**Document segment**
⁂

Many years ago my spiritual advisor told me that I should adopt some regular prayer time at the beginning and the end of each day. He also told me that I should not try to completely copy the monastics because it could cause me to lose heart over time because of the demands of living in the world interfering with completing the rules each day. He stressed taht it is more important to practice some discipline that a layman can live with and not become discouraged if he cannot complete it day after day.

It's my understanding that the monastic ideal came about as a witness to the world once Chrisitianity became legal: that we are all called to a radical commitment to God in whatever state we happen to live in. When I read St. Matthew's Gospel and read Jesus' series of "but I tell you" it seems to bear out their vision.

⁂

**About this exercise**
Transcribe the passage on daily prayer word for word from "Many years ago" to "day after day.". The material that comes next is unrelated to the passage on daily prayer.

**Input data**
⁂

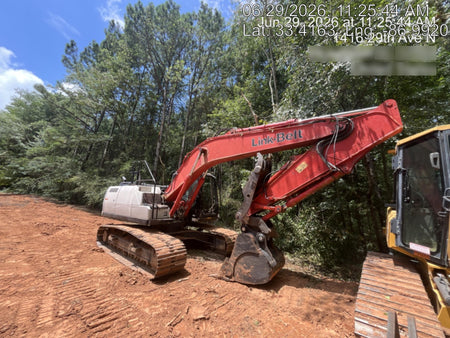 2023 LINK-BELT 210X4EX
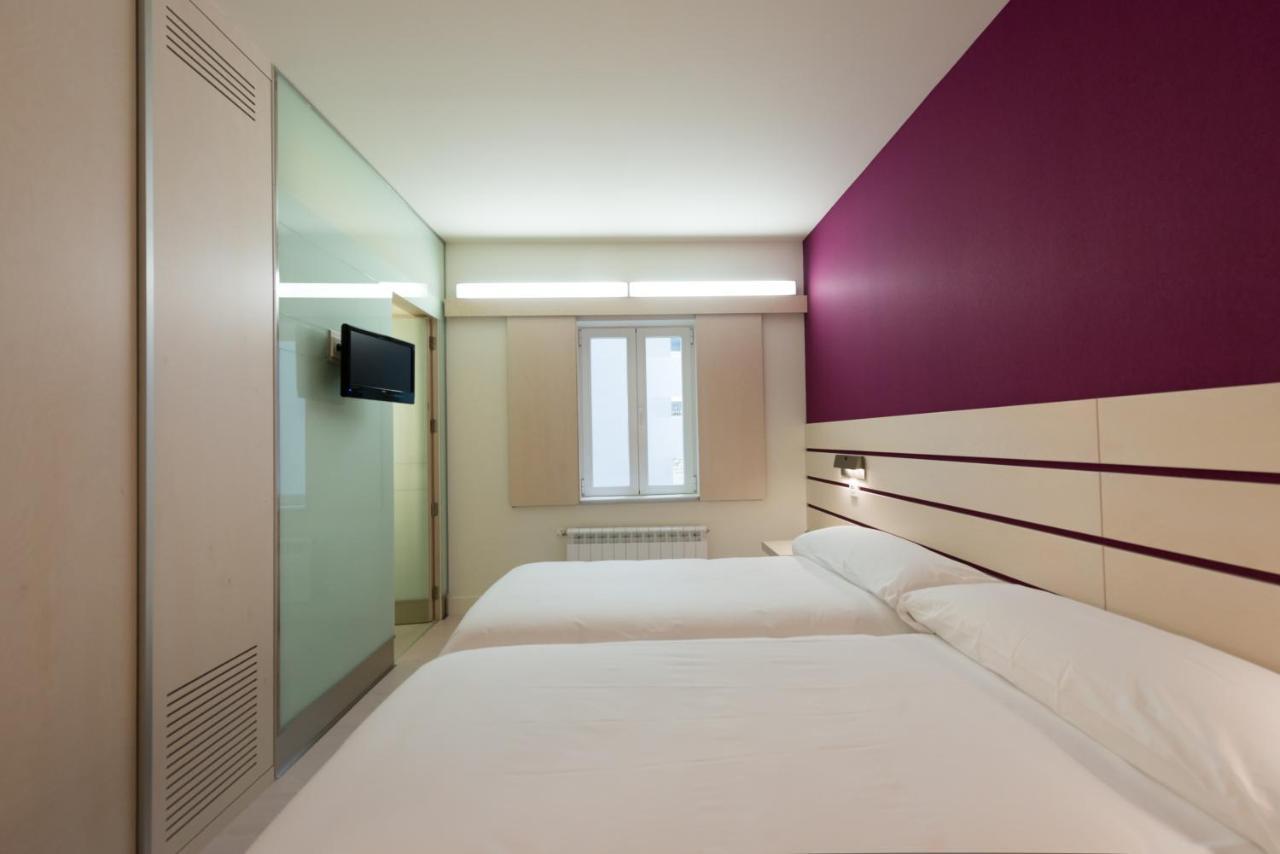 Hotel Boreal Viento Norte Burgo Eksteriør billede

⁂

**Completed exercise**
Many years ago my spiritual advisor told me that I should adopt some regular prayer time at the beginning and the end of each day. He also told me that I should not try to completely copy the monastics because it could cause me to lose heart over time because of the demands of living in the world interfering with completing the rules each day. He stressed taht it is more important to practice some discipline that a layman can live with and not become discouraged if he cannot complete it day after day.